Diante da Notre-Dame, as ciganas repetem seu bordão, na tentativa de obter alguns tostões dos desavisados: "Speak English?". Ainda assim, nem elas, nem os jovens que distribuem folhetos de passeios fluviais, nem os japoneses com câmeras fotográficas são capazes de arranhar essa atmosfera de mito que reina em Paris, cidade que recentemente escolhi para morar. Como a própria Sylvia logo me dirá, ao sentarmos nas velhas cadeiras de seu escritório em desordem: "Há tanta gente cheia de sonhos que vem a Paris. São elas, na verdade, que tornam a cidade mágica".
Nesse sentido, a Shakespeare and Company é uma instituição poderosa, um misto de território de expatriados e sonho hippie. Desde os anos 50, jovens escritores de passagem dormem em camas instaladas em meio aos livros, em troca de duas horas de trabalho por dia. Calcula-se que mais de 40 mil já o fizeram.
Atravesso a segunda ponte. A livraria ocupa o lugar de um antigo mosteiro, na margem esquerda do Sena. George Whitman, seu proprietário, está com 95 anos. Desde que se aposentou, aos 89, é sua filha Sylvia quem administra o lugar. Ela tem 28 anos. Talvez seja isso, seus 28 tão próximos dos meus 26, o que me deixa intimidada. Uma garota com um grande mito nas mãos. Vejo-a através do vidro. Bato à porta e entro.
Atmosfera Boêmia
A história da Shakespeare and Company começa de fato em 1919, quando a norte-americana Sylvia Beach — de quem mais tarde Sylvia Beach Whitman herdaria o nome, numa homenagem prestada por seu pai — inaugura a loja na rue de l'Odéon, não muito distante de onde é hoje.
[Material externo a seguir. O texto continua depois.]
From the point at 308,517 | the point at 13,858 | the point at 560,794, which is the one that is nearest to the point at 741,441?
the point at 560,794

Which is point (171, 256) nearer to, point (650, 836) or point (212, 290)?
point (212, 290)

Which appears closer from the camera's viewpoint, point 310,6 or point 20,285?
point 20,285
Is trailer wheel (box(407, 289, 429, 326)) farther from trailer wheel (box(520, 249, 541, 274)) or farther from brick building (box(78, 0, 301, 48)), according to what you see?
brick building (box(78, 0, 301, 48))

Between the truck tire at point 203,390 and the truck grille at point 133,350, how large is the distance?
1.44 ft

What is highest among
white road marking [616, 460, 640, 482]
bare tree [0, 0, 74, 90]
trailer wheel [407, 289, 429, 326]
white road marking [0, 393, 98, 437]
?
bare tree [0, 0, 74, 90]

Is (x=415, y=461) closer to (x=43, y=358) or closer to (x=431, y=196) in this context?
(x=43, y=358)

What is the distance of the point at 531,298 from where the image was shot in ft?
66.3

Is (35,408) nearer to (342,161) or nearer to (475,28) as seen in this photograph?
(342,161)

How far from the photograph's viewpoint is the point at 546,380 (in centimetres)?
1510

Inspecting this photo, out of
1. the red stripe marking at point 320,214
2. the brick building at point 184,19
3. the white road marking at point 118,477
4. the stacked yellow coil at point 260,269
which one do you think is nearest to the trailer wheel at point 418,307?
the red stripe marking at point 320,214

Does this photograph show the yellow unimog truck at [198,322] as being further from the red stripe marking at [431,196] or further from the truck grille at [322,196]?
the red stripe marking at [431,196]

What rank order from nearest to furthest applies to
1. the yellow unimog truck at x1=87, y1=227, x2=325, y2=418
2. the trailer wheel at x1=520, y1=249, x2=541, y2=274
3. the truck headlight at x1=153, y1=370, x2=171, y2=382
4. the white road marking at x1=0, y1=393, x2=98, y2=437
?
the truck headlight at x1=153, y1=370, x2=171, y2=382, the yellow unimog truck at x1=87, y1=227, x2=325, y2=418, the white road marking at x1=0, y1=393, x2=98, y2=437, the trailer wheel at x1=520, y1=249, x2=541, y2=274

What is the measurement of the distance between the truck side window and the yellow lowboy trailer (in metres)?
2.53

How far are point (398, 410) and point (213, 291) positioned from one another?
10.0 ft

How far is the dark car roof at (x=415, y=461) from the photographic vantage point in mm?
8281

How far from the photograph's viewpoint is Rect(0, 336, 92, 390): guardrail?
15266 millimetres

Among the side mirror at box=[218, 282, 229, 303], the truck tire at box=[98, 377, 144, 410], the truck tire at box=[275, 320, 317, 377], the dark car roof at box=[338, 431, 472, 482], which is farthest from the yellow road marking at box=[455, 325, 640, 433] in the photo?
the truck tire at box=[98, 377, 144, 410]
Uma porção de escritores expatriados passa a frequentar o lugar: Scott Fitzgerald, Ernest Hemingway, Ezra Pound, T. S. Eliot. Sylvia Beach toma conta de suas correspondências, envia seus textos a revistas literárias, empresta-lhes livros. Seu ato visionário, no entanto, é publicar Ulisses, o intrincado romance do irlandês James Joyce, em 1922, quando nenhuma editora do mundo anglo-saxão tinha coragem de fazê-lo.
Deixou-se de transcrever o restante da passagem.